Troubleshooting checklist
  • docker system df to see image layer sizes.
  • docker history myimg:tag to inspect layer-by-layer growth.
  • Run a shell in the image (if available) to verify files and permissions.
  • If using distroless, add debug variants or run tests before switching.

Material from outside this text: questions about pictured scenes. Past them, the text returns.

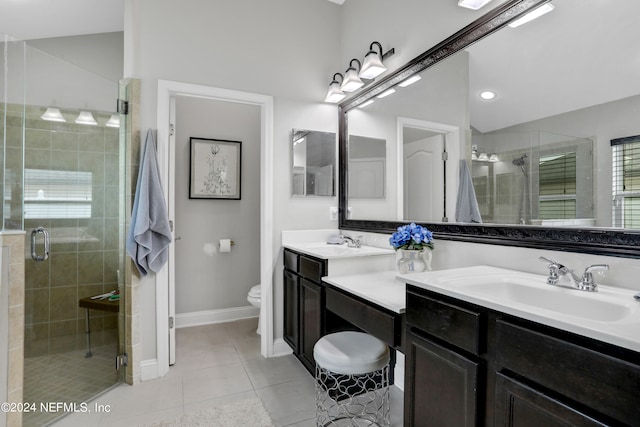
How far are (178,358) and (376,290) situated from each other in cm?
193

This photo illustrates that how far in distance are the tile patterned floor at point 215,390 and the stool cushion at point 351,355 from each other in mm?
532

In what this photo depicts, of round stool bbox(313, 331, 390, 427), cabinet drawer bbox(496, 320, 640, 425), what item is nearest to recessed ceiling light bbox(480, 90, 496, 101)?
cabinet drawer bbox(496, 320, 640, 425)

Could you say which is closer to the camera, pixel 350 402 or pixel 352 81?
pixel 350 402

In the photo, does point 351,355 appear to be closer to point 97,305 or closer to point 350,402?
point 350,402

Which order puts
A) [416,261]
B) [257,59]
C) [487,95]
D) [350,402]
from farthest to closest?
[257,59]
[350,402]
[416,261]
[487,95]

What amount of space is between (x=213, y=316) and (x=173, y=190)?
165cm

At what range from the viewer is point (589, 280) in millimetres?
1102

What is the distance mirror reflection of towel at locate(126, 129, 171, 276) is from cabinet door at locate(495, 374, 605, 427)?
2.18 m

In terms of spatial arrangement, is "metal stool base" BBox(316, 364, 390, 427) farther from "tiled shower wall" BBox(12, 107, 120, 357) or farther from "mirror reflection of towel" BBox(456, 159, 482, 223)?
"tiled shower wall" BBox(12, 107, 120, 357)

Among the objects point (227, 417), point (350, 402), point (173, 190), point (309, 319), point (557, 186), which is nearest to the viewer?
point (557, 186)

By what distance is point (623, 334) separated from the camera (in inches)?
27.3

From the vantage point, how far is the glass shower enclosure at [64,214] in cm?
178

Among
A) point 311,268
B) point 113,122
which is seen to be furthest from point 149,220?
point 311,268

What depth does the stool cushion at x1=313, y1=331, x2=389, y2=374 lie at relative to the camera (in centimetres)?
152
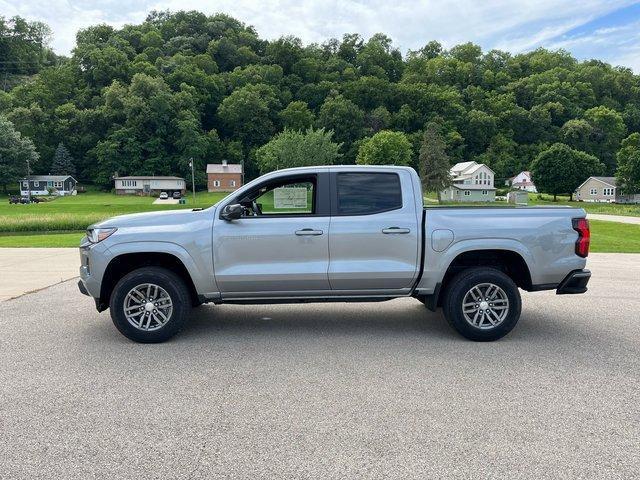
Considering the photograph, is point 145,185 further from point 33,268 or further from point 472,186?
point 33,268

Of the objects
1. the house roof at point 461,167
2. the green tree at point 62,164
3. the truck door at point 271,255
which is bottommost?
the truck door at point 271,255

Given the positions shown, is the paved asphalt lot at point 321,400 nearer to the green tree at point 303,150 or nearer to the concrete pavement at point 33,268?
the concrete pavement at point 33,268

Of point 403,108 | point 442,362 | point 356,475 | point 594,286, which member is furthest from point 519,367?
point 403,108

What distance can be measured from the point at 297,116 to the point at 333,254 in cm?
10376

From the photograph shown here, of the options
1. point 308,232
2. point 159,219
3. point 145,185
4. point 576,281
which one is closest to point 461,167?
point 145,185

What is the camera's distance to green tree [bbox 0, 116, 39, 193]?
269 feet

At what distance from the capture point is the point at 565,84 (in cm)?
10969

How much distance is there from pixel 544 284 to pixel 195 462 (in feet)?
14.3

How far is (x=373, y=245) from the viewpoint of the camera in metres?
5.45

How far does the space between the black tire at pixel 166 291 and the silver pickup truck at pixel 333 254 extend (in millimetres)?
11

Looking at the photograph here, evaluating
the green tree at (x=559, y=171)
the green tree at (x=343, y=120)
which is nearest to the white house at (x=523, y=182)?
the green tree at (x=559, y=171)

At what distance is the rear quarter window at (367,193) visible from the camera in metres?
5.57

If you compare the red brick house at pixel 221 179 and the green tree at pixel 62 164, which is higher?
the green tree at pixel 62 164

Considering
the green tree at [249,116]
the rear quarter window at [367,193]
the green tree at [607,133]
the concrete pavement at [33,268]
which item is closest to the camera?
the rear quarter window at [367,193]
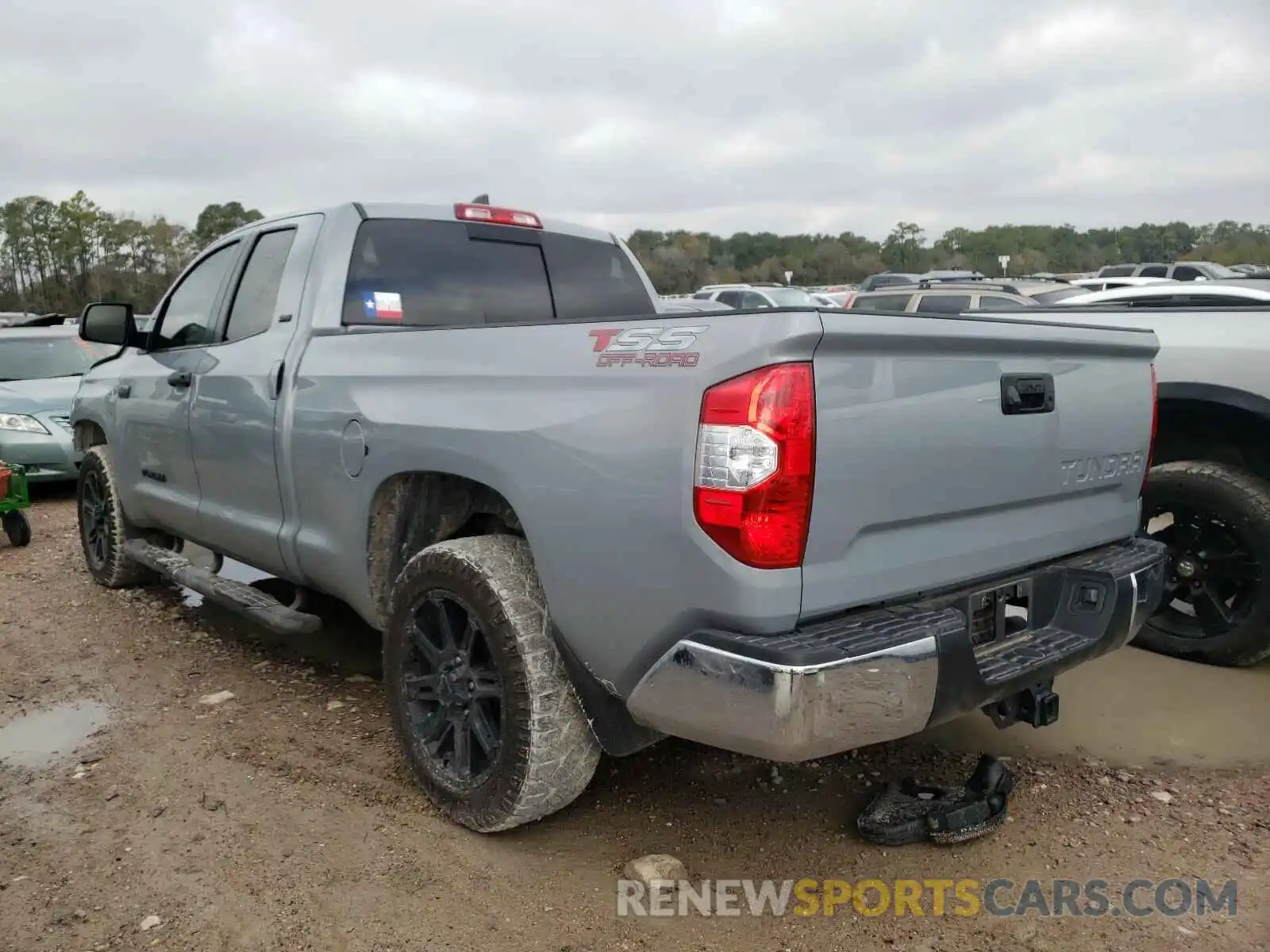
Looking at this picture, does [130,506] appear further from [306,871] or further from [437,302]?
[306,871]

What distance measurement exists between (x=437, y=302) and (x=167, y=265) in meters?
55.1

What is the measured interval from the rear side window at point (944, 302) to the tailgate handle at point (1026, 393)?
1182 cm

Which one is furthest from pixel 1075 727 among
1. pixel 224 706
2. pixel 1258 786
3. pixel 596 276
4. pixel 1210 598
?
pixel 224 706

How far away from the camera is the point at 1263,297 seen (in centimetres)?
491

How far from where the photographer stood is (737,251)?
5647cm

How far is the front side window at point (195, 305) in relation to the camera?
453 centimetres

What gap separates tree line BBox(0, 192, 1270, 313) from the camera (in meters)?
51.9

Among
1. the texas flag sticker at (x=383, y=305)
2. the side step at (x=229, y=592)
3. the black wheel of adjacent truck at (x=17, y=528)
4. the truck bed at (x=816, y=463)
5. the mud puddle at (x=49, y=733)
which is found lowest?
the black wheel of adjacent truck at (x=17, y=528)

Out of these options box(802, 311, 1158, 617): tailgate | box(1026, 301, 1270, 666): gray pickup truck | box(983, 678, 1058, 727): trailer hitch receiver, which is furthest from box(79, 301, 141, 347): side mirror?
box(1026, 301, 1270, 666): gray pickup truck

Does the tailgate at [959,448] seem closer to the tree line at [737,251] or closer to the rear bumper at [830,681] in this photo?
the rear bumper at [830,681]

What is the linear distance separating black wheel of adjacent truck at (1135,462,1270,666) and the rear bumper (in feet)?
6.49

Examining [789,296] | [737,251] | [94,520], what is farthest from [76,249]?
[94,520]

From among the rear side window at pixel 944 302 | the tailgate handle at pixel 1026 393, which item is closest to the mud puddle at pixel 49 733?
the tailgate handle at pixel 1026 393

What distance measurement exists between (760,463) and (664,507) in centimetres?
25
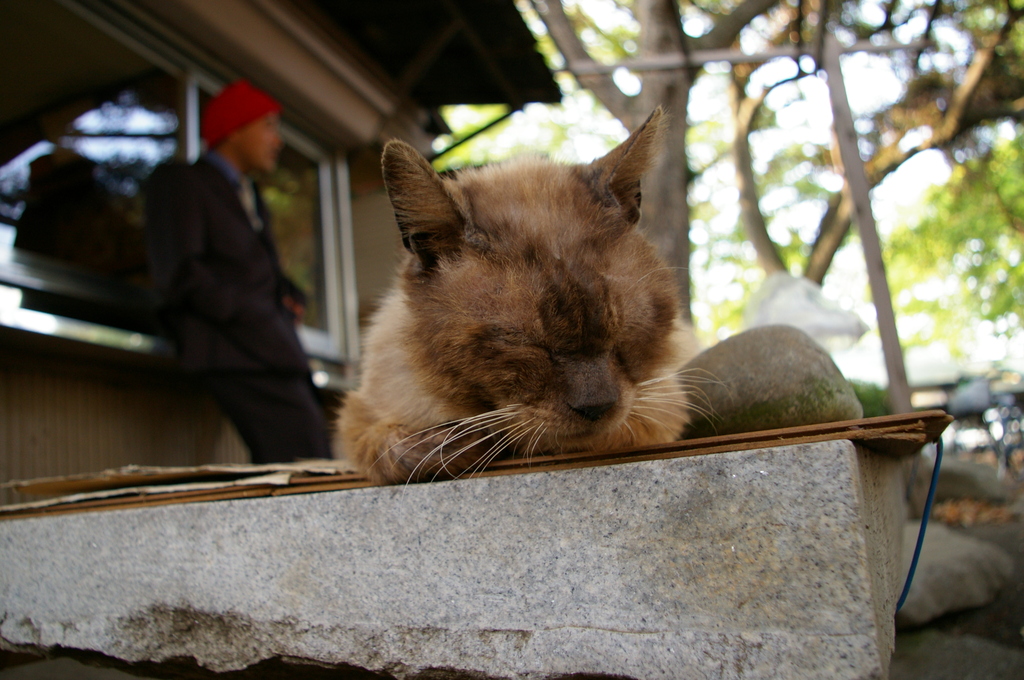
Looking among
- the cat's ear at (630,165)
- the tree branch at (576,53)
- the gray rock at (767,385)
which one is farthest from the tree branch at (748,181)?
the cat's ear at (630,165)

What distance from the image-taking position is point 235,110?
13.5ft

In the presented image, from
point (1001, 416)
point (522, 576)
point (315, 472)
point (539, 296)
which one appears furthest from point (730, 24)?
point (1001, 416)

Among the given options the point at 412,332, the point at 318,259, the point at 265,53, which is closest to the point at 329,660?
the point at 412,332

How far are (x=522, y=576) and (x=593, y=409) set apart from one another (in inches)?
18.1

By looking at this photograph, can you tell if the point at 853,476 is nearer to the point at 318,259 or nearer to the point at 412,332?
the point at 412,332

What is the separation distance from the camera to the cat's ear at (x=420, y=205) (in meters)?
1.76

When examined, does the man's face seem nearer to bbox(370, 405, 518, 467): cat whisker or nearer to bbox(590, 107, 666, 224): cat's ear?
bbox(590, 107, 666, 224): cat's ear

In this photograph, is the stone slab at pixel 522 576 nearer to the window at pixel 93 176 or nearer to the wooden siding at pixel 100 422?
the wooden siding at pixel 100 422

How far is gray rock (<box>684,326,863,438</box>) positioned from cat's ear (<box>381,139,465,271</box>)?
91cm

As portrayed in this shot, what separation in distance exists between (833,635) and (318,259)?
6.24 m

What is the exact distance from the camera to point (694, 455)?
156cm

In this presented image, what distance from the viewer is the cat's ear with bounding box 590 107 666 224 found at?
6.33 feet

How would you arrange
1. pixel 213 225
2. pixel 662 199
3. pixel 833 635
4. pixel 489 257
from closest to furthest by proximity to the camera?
1. pixel 833 635
2. pixel 489 257
3. pixel 213 225
4. pixel 662 199

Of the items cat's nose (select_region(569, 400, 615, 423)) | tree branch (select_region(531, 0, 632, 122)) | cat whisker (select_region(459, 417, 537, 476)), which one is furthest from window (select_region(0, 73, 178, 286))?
cat's nose (select_region(569, 400, 615, 423))
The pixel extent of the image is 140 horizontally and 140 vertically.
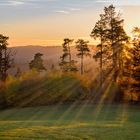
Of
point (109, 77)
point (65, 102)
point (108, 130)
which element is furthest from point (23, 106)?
point (108, 130)

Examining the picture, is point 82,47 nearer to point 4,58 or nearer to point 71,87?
point 4,58

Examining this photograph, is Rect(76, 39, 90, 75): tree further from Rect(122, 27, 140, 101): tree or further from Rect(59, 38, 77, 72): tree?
Rect(122, 27, 140, 101): tree

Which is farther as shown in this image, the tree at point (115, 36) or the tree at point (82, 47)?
the tree at point (82, 47)

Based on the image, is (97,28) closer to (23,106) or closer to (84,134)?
(23,106)

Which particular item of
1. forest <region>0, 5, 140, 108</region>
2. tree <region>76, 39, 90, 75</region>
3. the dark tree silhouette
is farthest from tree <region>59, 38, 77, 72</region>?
the dark tree silhouette

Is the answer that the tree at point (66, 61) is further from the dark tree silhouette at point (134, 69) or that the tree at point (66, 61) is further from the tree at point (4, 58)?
the dark tree silhouette at point (134, 69)

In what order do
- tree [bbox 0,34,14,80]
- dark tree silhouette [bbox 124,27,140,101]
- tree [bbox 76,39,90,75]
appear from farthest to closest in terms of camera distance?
tree [bbox 76,39,90,75]
tree [bbox 0,34,14,80]
dark tree silhouette [bbox 124,27,140,101]

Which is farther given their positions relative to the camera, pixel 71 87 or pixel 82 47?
pixel 82 47

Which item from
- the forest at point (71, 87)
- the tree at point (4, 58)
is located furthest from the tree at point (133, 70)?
the tree at point (4, 58)

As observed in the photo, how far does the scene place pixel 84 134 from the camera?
2458 centimetres

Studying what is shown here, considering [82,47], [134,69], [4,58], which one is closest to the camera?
[134,69]

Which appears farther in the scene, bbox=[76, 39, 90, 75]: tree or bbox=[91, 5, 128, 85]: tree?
bbox=[76, 39, 90, 75]: tree

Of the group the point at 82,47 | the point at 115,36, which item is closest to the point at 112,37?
the point at 115,36

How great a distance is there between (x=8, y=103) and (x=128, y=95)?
19346mm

Mini project: Reproducible training-to-serving pipeline

Build a two-image setup: one for training a model and storing the artifact, another for serving that artifact via FastAPI. Orchestrate locally with Docker Compose.

Acceptance criteria
  • Training container exits successfully and writes model.bin to a shared volume.
  • Serving container starts as non-root and loads model.bin on startup.
  • curl request to /predict returns a valid JSON response.
  • Total serving image size under 400 MB (stretch goal: under 250 MB).
  • Security scan shows no critical vulnerabilities in the serving image.
Suggested steps
  1. Create Dockerfile.train and Dockerfile.serve with pinned dependencies.
  2. Use a named volume in Compose to share artifacts.
  3. Add multi-stage to reduce serving image size.
  4. Adopt a tagging scheme and tag both images with version + short SHA.
  5. Run a security scan and fix top issues.

Practical projects

  • CPU-only microservice: Containerize a tiny scikit-learn model with FastAPI and autoscale-ready settings (readiness/health endpoints).
  • GPU inference demo: Torch-based image classifier in a CUDA runtime image; measure latency with and without half-precision.
  • Scheduled batch job: A container that downloads data, retrains nightly, and uploads a model to object storage; include build cache optimization.

Subskills

  • Dockerfiles For Training And Serving: Author cache-friendly, secure Dockerfiles that separate training and serving needs.
  • Image Tagging And Versioning: Tag by semver, date, and commit SHA for traceable rollouts and rollbacks.
  • Dependency Pinning And Lockfiles: Lock every transitive dependency for deterministic builds.
  • GPU Image Basics: Choose correct CUDA bases, validate drivers, and run with --gpus all.
  • Minimizing Image Size: Multi-stage builds, slim bases, and only copying what you need.
  • Security Scanning For Images: Identify and remediate CVEs before shipping.
  • Local Dev With Docker Compose: Spin up training + serving stacks and iterate quickly.

Next steps

  • Harden CI: add build cache, vulnerability scan, and signature/attestation steps.
  • Publish images to a private registry; enforce allowed base images.
  • Connect to your orchestration layer (Kubernetes, ECS, or similar) and add health/readiness probes.